— WHAT TO PRODUCE —
Copy the items word for word, from the first line through the line that contains "Use a 1.5 mm", and leave the pictures out.
————
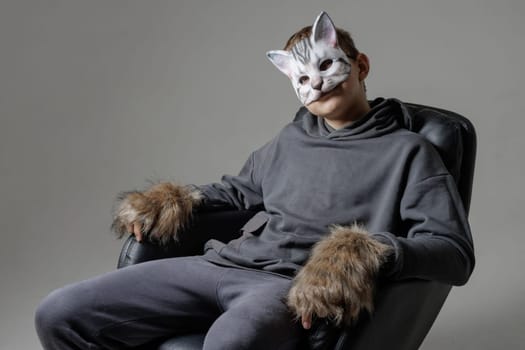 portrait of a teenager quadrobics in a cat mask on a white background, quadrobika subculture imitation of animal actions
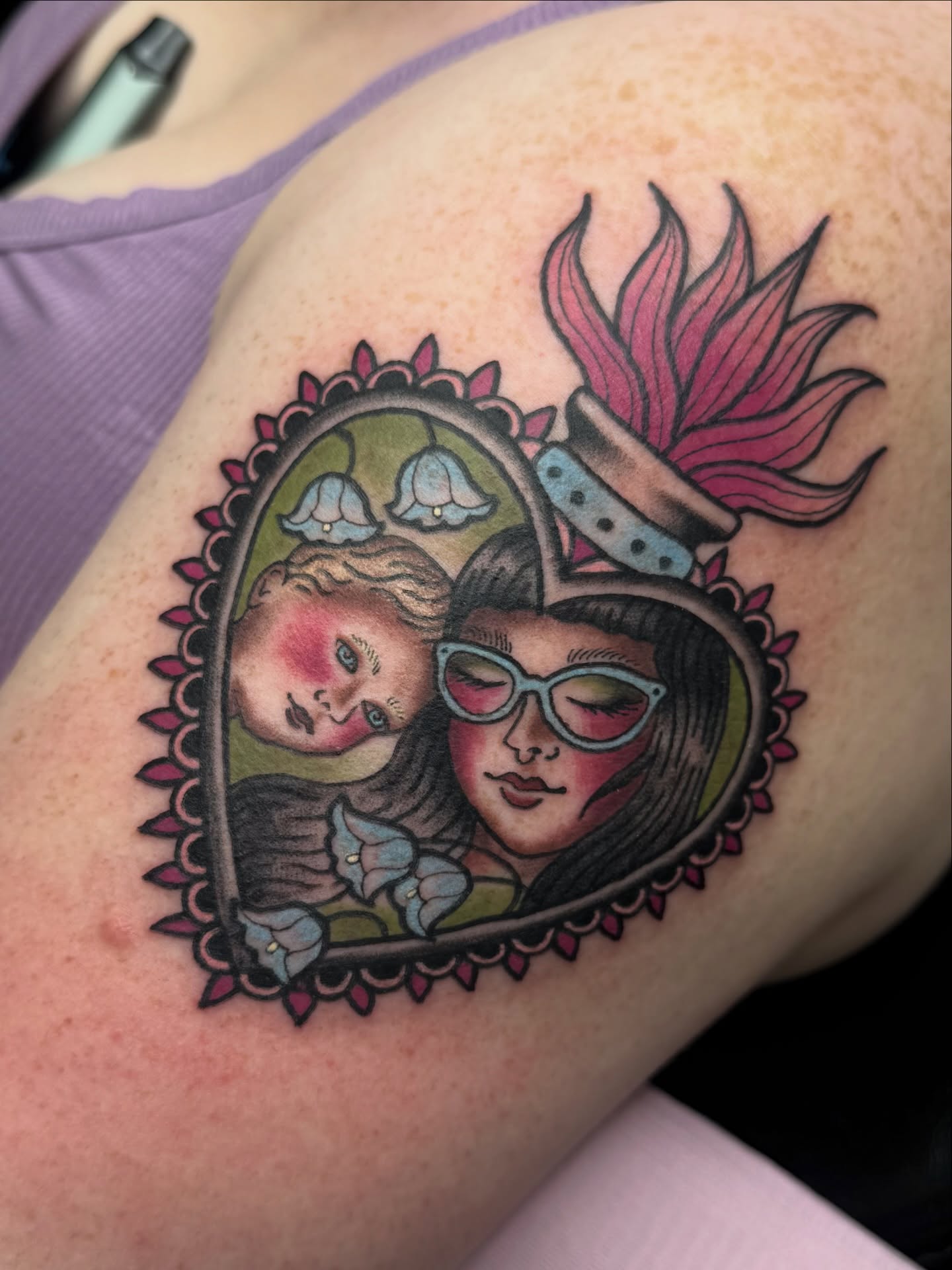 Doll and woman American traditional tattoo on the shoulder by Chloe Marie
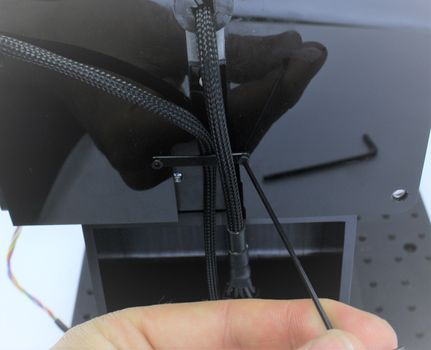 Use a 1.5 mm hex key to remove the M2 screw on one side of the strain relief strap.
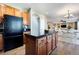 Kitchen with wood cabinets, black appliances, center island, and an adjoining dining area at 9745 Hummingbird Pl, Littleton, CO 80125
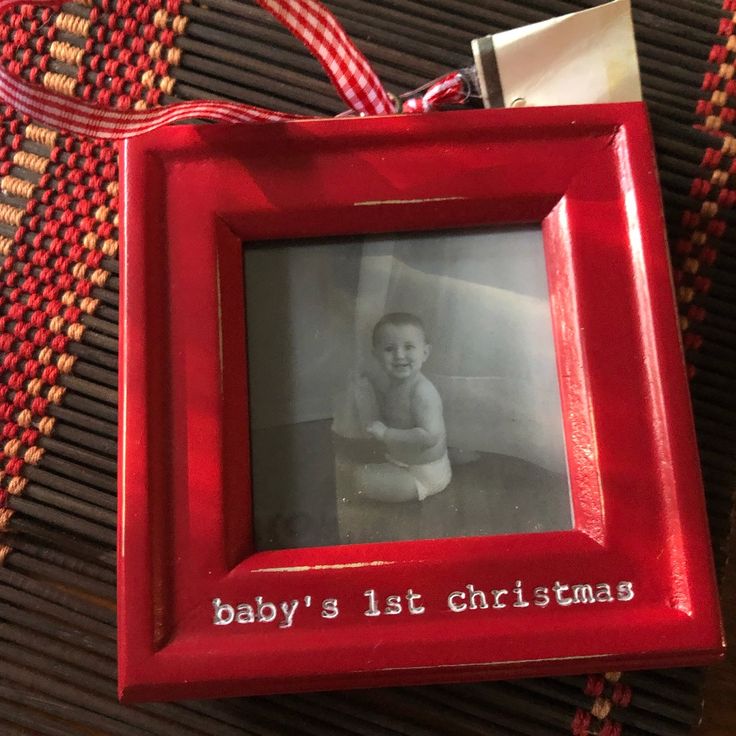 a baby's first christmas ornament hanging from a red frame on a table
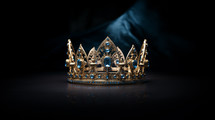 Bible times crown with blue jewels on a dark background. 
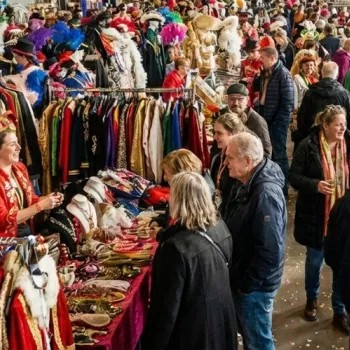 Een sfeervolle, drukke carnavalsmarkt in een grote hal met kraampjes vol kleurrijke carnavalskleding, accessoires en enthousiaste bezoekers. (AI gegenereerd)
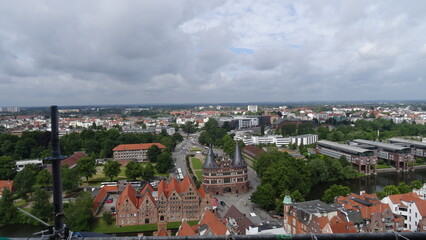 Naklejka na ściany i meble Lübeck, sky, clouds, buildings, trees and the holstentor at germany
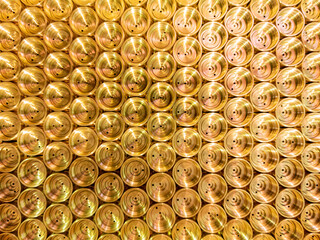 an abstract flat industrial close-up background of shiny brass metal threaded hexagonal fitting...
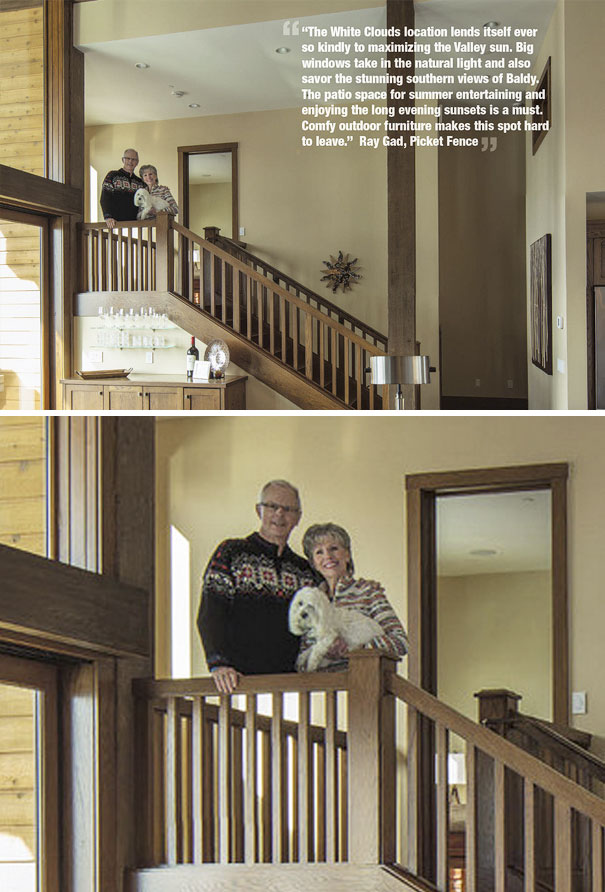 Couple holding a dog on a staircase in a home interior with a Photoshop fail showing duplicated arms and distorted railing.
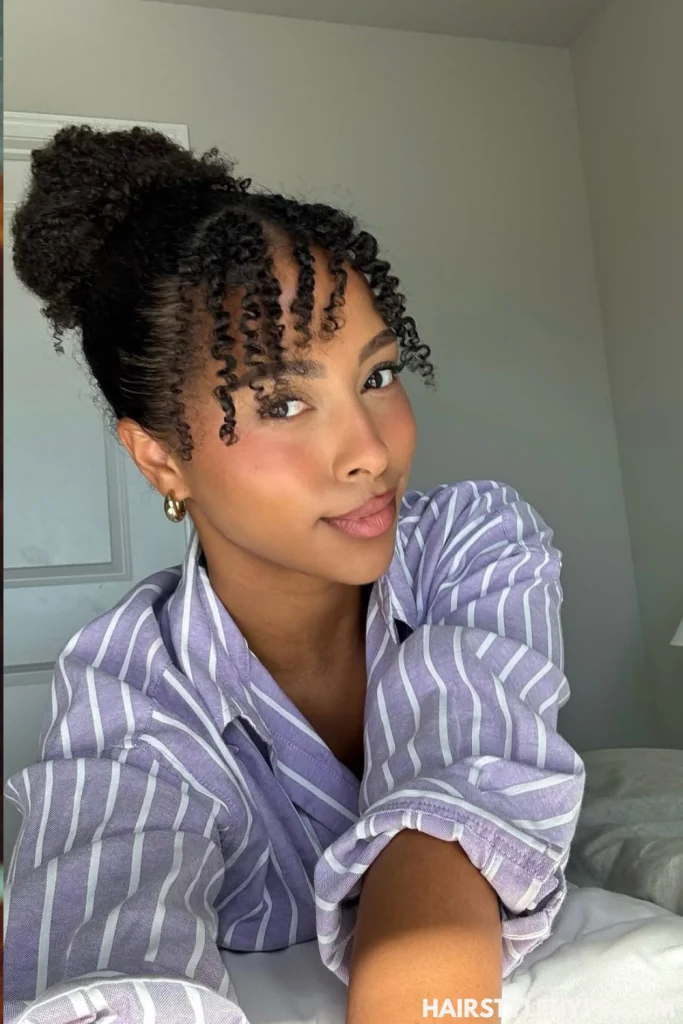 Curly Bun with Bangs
————
— ANSWER TO THIS EXERCISE —
 portrait of a teenager quadrobics in a cat mask on a white background, quadrobika subculture imitation of animal actions
 Doll and woman American traditional tattoo on the shoulder by Chloe Marie
 Use a 1.5 mm hex key to remove the M2 screw on one side of the strain relief strap.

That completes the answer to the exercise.